Exercise goal: Write the records below out again word for word, with the pictures removed.

Record set:

BEGIN

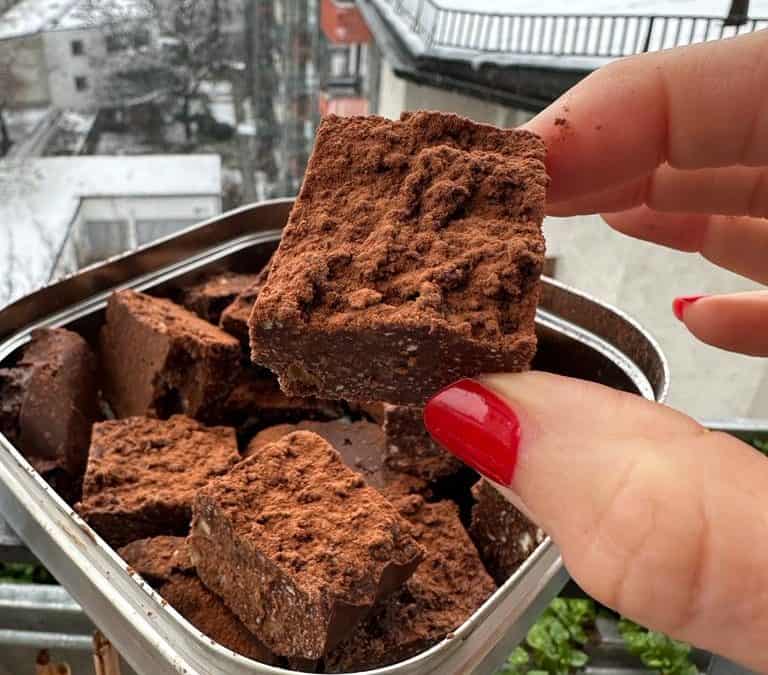 טראפלס שוקולד מריר איכותיים ומשובחים – ללא גלוטן, ללא סוכר, טבעוניים ודלי פחמימה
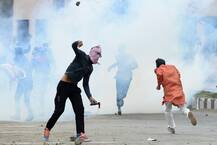 Clashes Mar Eid Prayers In Srinagar - View Pictures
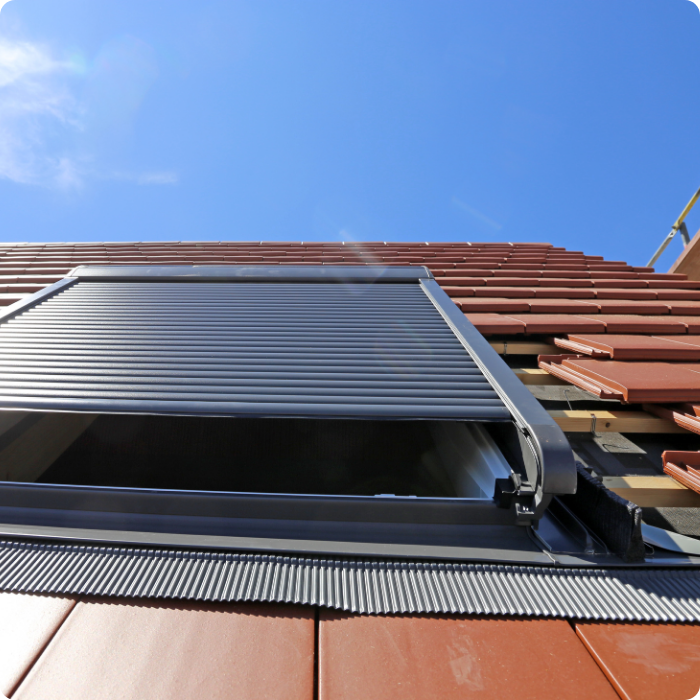 Velux, fenêtre de toit, ouverture de toit, lucarne, modification, réfection, transformation, charpente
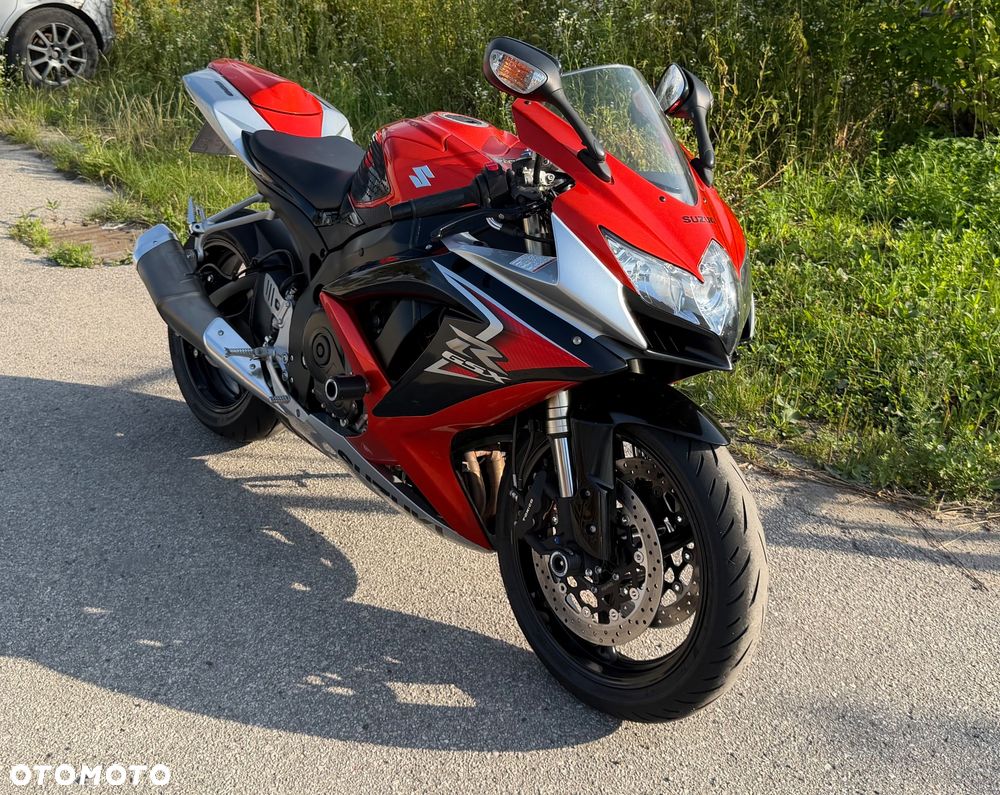 Suzuki GSX-R - 6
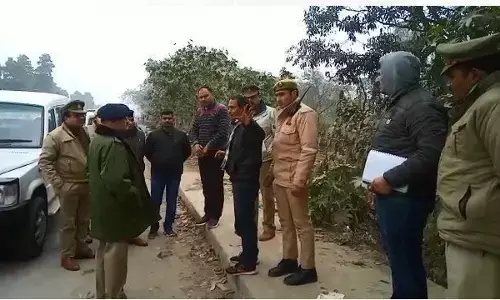 बाइक सवार बदमाशों ने असलहों की नोंक पर 30 लाख रुपए लूटे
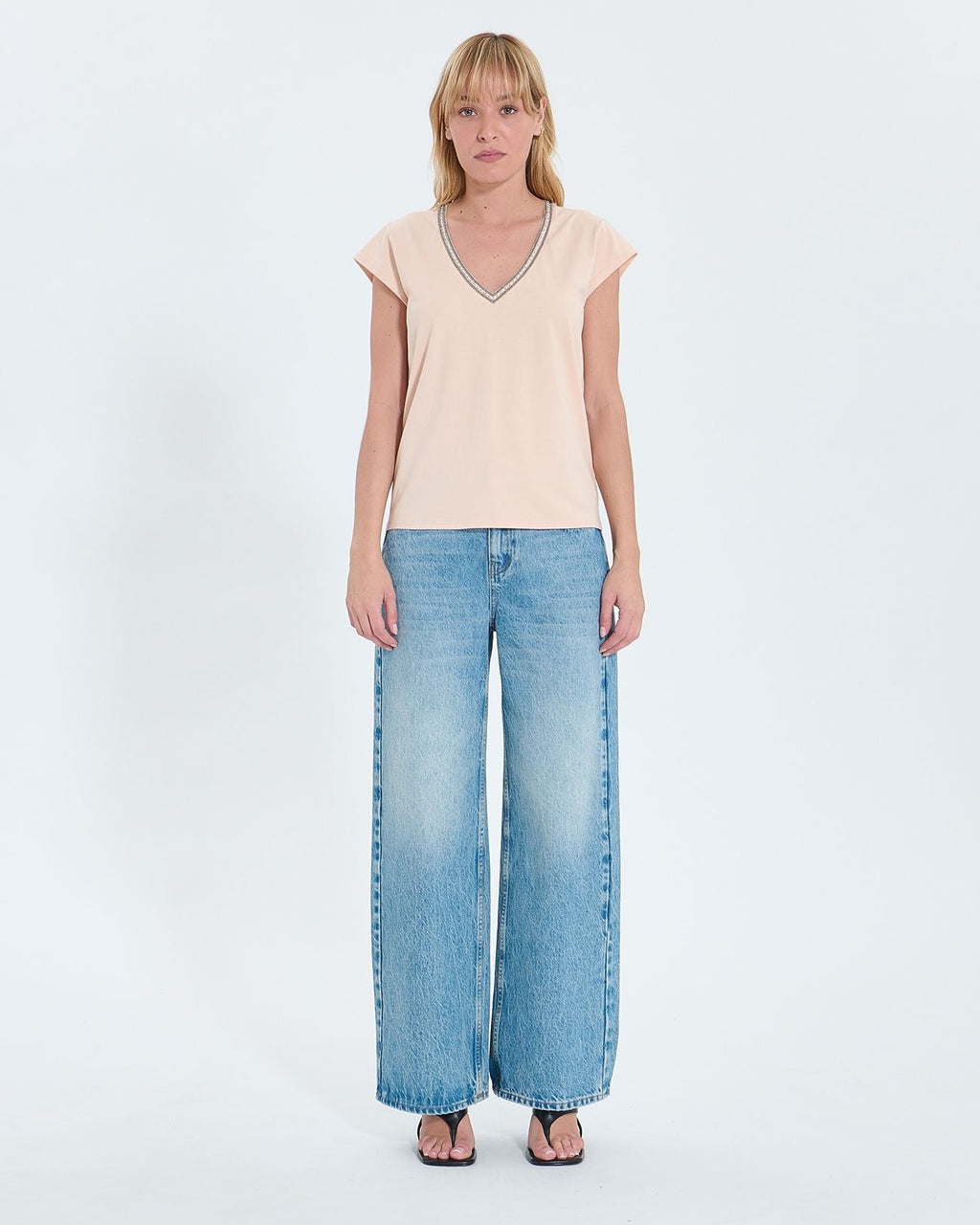 Tee-shirt col V nude_4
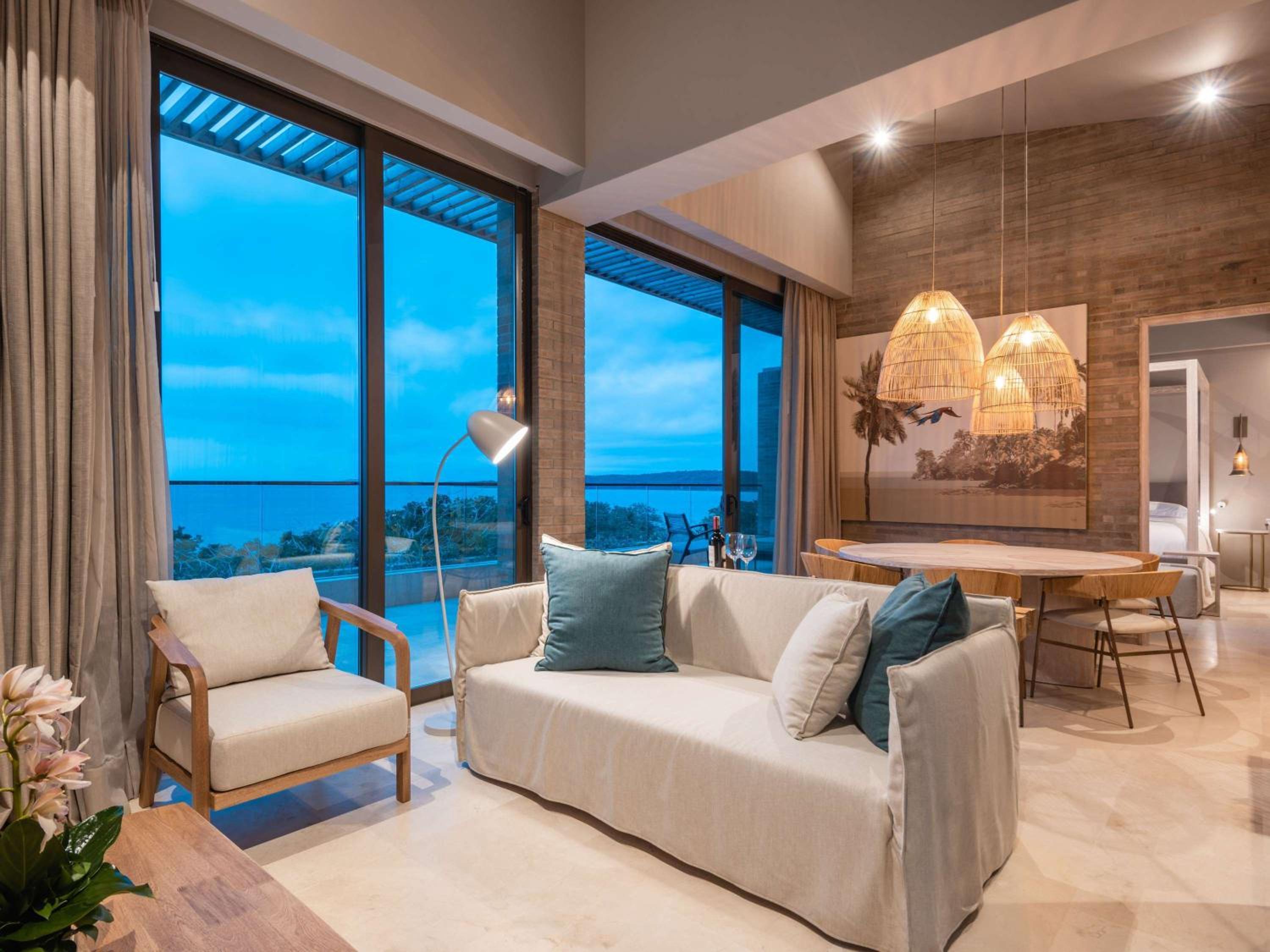 Two-Bedroom Caribbean Family Penthouse with One King Bed, Two Twin Beds and Ocean View photo 1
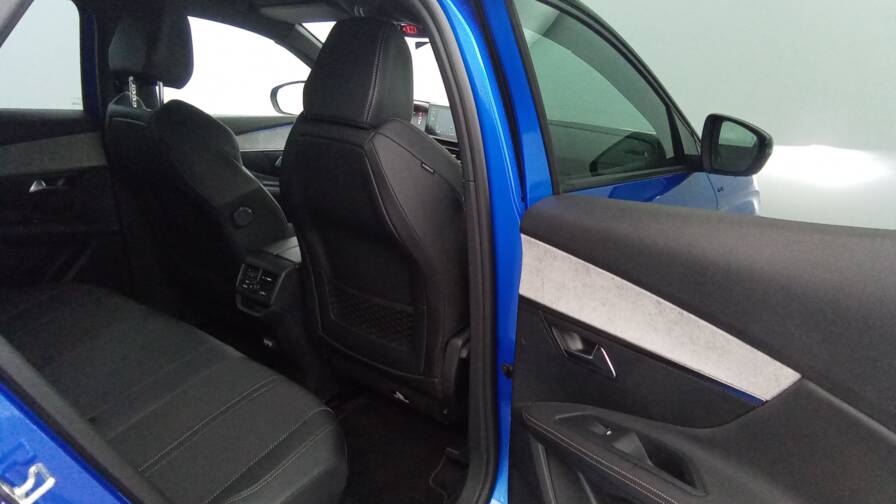 Mandataire Automobile occasion, recherche de Peugeot 3008-bluehdi-130ch-s-s-eat8-gt - E-Motors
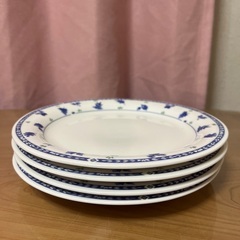 お皿 4枚の画像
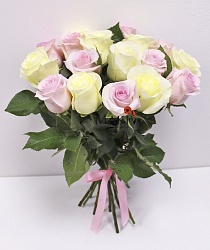 Букет из 15 бело-розовых роз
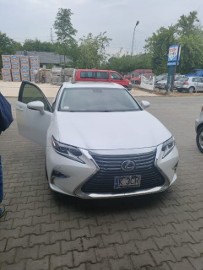 Lexus ES300h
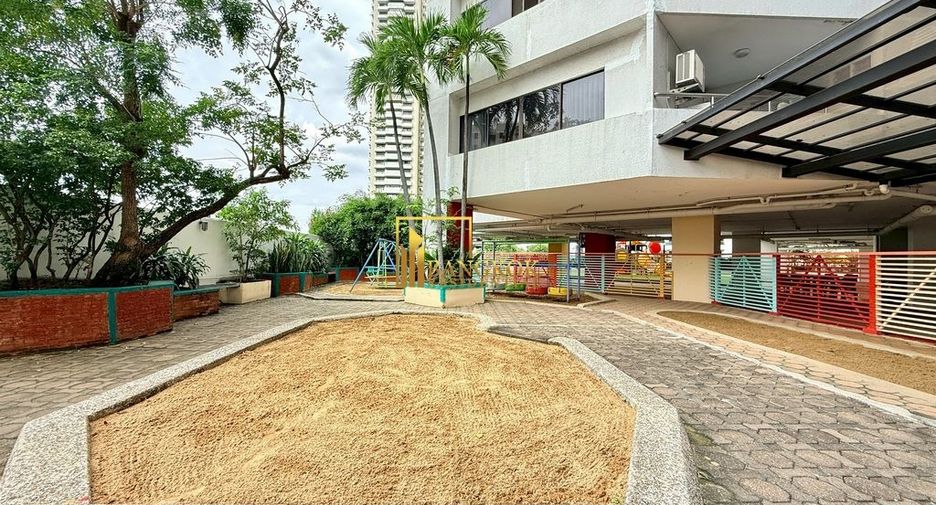 For rent 2 bedrooms apartment in Watthana, Bangkok
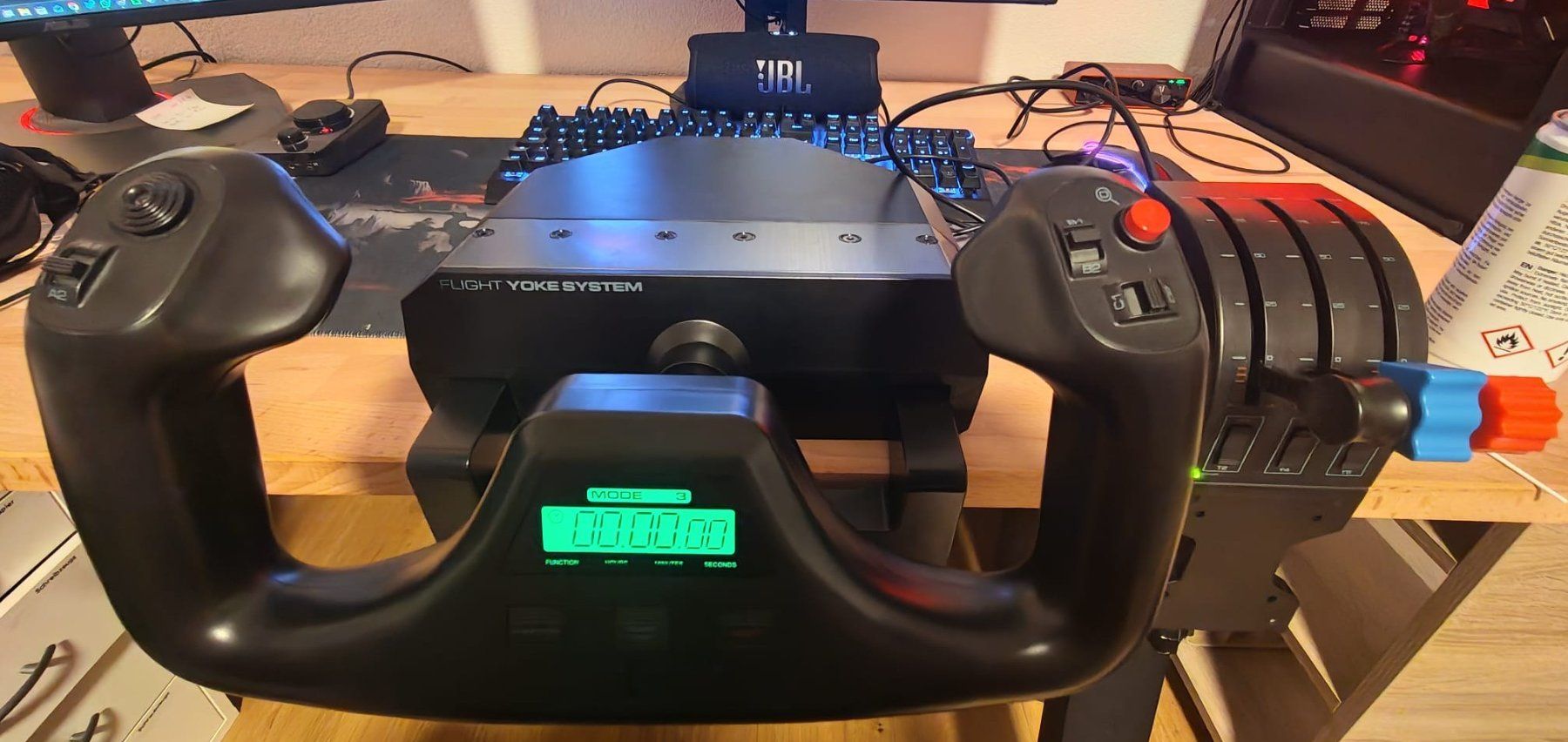 Logitech Controller: Logitech G Saitek Pro Flight Yoke System + Throttle Quadrant – Nuovo (secondo la descrizione) da Starrkirch-Wil venduto da Manu_aka_sell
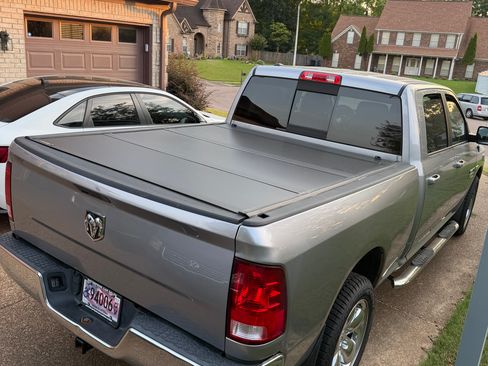 Used 2019 RAM 1500 Classic SLT RWD image 14
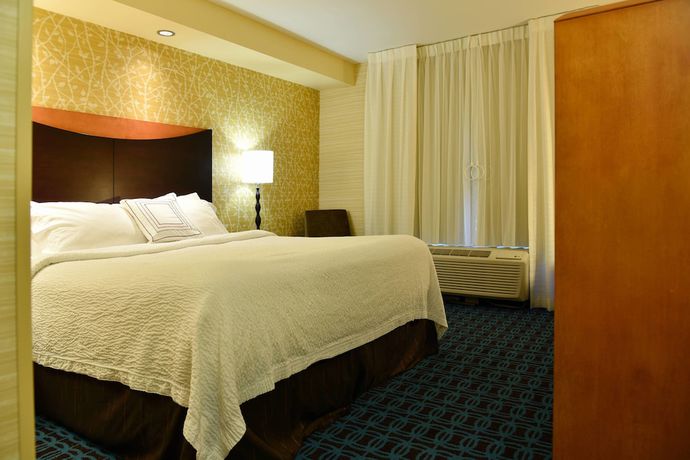 Imagen de la habitación del Hotel Fairfield Inn Hartford Airport. Foto 11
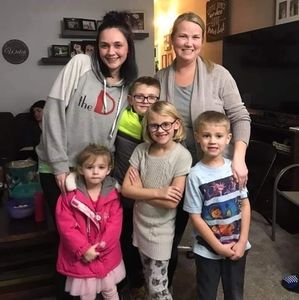 Meet your Posher, Hillary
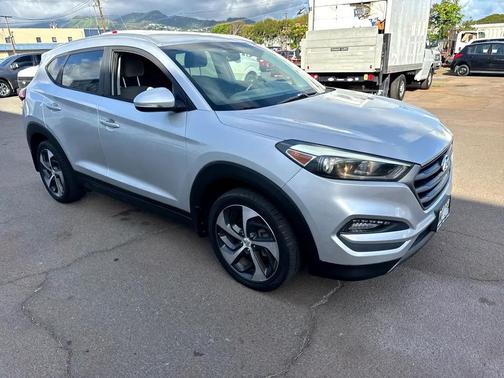 2016 Hyundai TUCSON Sport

END

Your response:
 טראפלס שוקולד מריר איכותיים ומשובחים – ללא גלוטן, ללא סוכר, טבעוניים ודלי פחמימה
 Clashes Mar Eid Prayers In Srinagar - View Pictures
 Velux, fenêtre de toit, ouverture de toit, lucarne, modification, réfection, transformation, charpente
 Suzuki GSX-R - 6
 बाइक सवार बदमाशों ने असलहों की नोंक पर 30 लाख रुपए लूटे
 Tee-shirt col V nude_4
 Two-Bedroom Caribbean Family Penthouse with One King Bed, Two Twin Beds and Ocean View photo 1
 Mandataire Automobile occasion, recherche de Peugeot 3008-bluehdi-130ch-s-s-eat8-gt - E-Motors
 お皿 4枚の画像
 Букет из 15 бело-розовых роз
 Lexus ES300h
 For rent 2 bedrooms apartment in Watthana, Bangkok
 Logitech Controller: Logitech G Saitek Pro Flight Yoke System + Throttle Quadrant – Nuovo (secondo la descrizione) da Starrkirch-Wil venduto da Manu_aka_sell
 Used 2019 RAM 1500 Classic SLT RWD image 14
 Imagen de la habitación del Hotel Fairfield Inn Hartford Airport. Foto 11
 Meet your Posher, Hillary
 2016 Hyundai TUCSON Sport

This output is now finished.